**Tekstfragment:**
——————————

Daar bood zich een onvergetelijk schouwspel aan onzen blik. Op 200 meter afstands in een dal stond een groep van een menigte olifanten dicht opeen. In de bosschen hoorden we aan alle zijden de boomen kraken en de takken breken. Donderende trompetstooten deden zich nu en dan hooren, waardoorheen men een doffer en aanhoudender geschreeuw vernam. Het was intusschen geen overhaaste vlucht, zooals ik had verwacht, en met mijn kijker zag ik door de takken lange rijen olifanten alle naar het dal gaan, de verzamelplaats van den heelen troep. Hoeveel zouden er wezen? Vierhonderd, zeggen de inboorlingen; laat ons stellen tweehonderd, en inderdaad was het dal in een oogenblik een verwarde massa van groote, grijze lichamen, die zich in alle richtingen bewogen tusschen opgeheven en hangende trompen, enorme ooren, die open en dicht gaan met nu en dan een vluchtig opflikkeren van een grooten, witten tand.

Daarna scheen het wel, of ze op een wachtwoord handelden, en ze vormden verscheiden rijen, die weggingen, langzaam, in groepen; de moeders met de jongen om zich heen, kleine, vlugge, sierlijke olifantjes. Ze verlieten even de rij, deden een paar schreden en stonden stil, verbaasd over wat er gebeurde, over dien stillen, ernstigen marsch, en hernamen toen hun plaats in de gelederen. En die terugtocht in geregelde orde van die reuzendieren voor een gevaar, dat ze zich boven het hoofd voelden hangen, was werkelijk indrukwekkend.

——————————

**Rijen:**
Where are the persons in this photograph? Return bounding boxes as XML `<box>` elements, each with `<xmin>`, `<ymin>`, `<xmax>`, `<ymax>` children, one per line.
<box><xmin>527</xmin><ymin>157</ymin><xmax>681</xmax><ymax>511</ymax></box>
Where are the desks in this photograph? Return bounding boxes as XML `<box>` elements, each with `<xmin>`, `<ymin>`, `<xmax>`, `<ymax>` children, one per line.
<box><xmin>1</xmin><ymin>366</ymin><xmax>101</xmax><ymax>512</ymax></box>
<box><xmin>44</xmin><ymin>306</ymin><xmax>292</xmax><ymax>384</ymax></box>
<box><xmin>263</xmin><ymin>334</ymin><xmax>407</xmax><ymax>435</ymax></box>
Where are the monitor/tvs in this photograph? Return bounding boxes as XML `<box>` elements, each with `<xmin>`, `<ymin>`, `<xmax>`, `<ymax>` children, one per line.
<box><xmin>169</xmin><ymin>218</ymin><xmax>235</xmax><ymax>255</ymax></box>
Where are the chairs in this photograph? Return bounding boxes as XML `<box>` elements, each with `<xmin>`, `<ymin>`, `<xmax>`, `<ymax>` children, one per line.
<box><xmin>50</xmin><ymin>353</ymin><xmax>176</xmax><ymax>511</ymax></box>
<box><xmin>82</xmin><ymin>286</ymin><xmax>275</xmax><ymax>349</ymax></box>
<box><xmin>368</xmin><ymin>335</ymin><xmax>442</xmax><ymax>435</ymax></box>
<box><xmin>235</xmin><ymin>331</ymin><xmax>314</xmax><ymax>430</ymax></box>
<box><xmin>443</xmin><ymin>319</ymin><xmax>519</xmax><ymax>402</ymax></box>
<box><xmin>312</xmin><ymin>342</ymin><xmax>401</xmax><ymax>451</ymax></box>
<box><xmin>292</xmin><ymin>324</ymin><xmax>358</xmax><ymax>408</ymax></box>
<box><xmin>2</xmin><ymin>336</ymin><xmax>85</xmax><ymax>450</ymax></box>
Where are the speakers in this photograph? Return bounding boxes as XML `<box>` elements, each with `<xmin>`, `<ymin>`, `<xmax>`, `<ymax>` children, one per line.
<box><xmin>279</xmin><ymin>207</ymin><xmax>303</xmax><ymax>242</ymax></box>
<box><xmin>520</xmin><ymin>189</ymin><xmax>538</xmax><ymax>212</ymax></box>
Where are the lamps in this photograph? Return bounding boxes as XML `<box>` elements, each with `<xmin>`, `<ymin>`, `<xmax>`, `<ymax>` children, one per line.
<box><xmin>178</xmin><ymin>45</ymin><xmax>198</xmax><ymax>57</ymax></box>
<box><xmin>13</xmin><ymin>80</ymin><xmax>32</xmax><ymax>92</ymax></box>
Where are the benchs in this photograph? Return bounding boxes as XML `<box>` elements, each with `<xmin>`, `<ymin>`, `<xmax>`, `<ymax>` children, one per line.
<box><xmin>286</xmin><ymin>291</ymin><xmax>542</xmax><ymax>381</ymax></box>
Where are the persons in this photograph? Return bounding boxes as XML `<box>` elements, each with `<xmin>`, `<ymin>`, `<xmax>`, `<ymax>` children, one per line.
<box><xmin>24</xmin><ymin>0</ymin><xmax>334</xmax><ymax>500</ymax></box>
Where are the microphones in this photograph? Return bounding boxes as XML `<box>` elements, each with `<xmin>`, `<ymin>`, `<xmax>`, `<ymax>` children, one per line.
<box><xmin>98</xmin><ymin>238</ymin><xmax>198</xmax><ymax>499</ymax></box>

——————————

**Wat je doet:**
**a)** Vertaal deze zin uit de tekst over de olifanten in het Engels: "In de bosschen hoorden we aan alle zijden de boomen kraken en de takken breken."
**b)** Op welke afstand stond volgens de tekst over de olifanten de groep dieren in het dal?
**c)** Citeer uit de tekst over de olifanten het stuk dat opent met de woorden "Daarna scheen het" en sluit met "was werkelijk indrukwekkend.".

**Volledige antwoorden:**
**a)** In the forests we heard the trees creaking and the branches breaking on all sides.

**b)** Op 200 meter afstand.

**c)**
Daarna scheen het wel, of ze op een wachtwoord handelden, en ze vormden verscheiden rijen, die weggingen, langzaam, in groepen; de moeders met de jongen om zich heen, kleine, vlugge, sierlijke olifantjes. Ze verlieten even de rij, deden een paar schreden en stonden stil, verbaasd over wat er gebeurde, over dien stillen, ernstigen marsch, en hernamen toen hun plaats in de gelederen. En die terugtocht in geregelde orde van die reuzendieren voor een gevaar, dat ze zich boven het hoofd voelden hangen, was werkelijk indrukwekkend.